Sembra essere tornato prepotentemente l’amore verso la motocicletta. Guidare con un braccio, il destro, ruotato di 34 gradi, per quanto eroica come situazione, stava per stroncare una delle carriere più prolifiche del Motomondiale. Si è sempre pensato che vedere un salvataggio di anteriore di Marc avrebbe rappresentato un indizio sul suo stato di forma, ma anche davanti a tale gesto si è dovuti fare il conto con l’oggettività, rappresentata dalla foga e dalla disperazione di una struttura, Honda, che senza Marc è persa nell’oceano delle difficoltà.

Márquez, davanti ai microfoni, sembra veramente una persona diversa, consapevole che la follia che l’ha sempre caratterizzato sarà riposta in un cassetto per far spazio alla lucidità. La voglia di essere vincente a ogni costo è stata messa da parte per poter condurre una vita tranquilla, motivazione che l’ha spinto a tornare sotto i ferri per quell’ultima volta. Un nuovo capitolo della sua carriera che può rappresentare molto di più.

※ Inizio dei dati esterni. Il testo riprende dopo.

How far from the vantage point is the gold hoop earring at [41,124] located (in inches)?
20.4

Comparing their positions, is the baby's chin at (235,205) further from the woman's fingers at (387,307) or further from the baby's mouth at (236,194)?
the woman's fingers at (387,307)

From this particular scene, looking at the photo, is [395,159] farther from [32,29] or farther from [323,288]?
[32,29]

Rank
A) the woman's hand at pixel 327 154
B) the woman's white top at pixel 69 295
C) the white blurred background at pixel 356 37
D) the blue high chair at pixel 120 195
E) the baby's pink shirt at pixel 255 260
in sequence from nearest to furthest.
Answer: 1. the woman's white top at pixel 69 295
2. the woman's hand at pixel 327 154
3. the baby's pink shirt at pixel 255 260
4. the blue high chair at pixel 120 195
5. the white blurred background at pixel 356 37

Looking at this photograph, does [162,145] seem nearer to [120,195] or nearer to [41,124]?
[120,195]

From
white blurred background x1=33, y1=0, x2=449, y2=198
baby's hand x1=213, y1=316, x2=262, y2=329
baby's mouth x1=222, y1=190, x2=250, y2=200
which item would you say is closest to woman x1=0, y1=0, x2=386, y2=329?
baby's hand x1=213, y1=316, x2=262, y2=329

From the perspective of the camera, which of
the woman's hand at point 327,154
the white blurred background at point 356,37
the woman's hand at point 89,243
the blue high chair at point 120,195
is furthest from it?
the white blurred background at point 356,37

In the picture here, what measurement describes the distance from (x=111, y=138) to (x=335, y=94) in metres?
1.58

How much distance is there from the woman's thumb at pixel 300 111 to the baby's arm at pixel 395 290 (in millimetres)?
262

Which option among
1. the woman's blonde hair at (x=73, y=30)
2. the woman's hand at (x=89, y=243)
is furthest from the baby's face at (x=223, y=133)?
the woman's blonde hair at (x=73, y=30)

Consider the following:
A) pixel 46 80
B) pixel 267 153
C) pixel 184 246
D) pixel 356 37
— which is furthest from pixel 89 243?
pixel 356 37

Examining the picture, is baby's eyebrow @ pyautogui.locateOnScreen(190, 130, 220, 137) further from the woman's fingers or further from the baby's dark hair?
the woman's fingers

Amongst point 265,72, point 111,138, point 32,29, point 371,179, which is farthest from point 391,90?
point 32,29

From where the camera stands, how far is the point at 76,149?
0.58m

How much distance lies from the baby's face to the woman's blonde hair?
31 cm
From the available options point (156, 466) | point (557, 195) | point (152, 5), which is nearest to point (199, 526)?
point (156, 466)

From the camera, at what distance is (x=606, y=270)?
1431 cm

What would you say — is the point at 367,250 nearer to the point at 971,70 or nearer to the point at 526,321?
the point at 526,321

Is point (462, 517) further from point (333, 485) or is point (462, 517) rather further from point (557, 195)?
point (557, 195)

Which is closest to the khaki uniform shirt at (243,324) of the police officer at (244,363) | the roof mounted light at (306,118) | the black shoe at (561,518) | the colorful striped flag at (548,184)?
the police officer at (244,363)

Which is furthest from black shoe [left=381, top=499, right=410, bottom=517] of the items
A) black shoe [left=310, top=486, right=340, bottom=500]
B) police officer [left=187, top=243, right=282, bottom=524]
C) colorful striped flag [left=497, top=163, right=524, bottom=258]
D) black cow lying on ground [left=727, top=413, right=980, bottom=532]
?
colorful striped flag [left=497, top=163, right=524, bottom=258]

C’è voglia di tornare, c’è voglia di vincere, ma non bisogna sottovalutare il ritorno all’infatuazione verso l’essere pilota. I test di Misano Adriatico sono alle porte, Márquez è stato dichiarato fit: Honda sa quanto è essenziale averlo in pista in quelle sessioni e Márquez conosce l’importanza di mettersi alla prova per trarre un primo bilancio realistico sulle tappe della riabilitazione nel tentativo, non essenziale a mio modo di vedere, di gareggiare prima della fine di questa stagione. La cautela non è mai troppa, ma quel fattore “fretta” sembra ben bilanciato con la fiducia: se c’è il divertimento, c’è tutto e la competitività tornerà da sé. In attesa, dunque, di un responso da parte della pista, per poter dare finalmente senso a quella luce in fondo al tunnel che sembra essere più realistica che mai.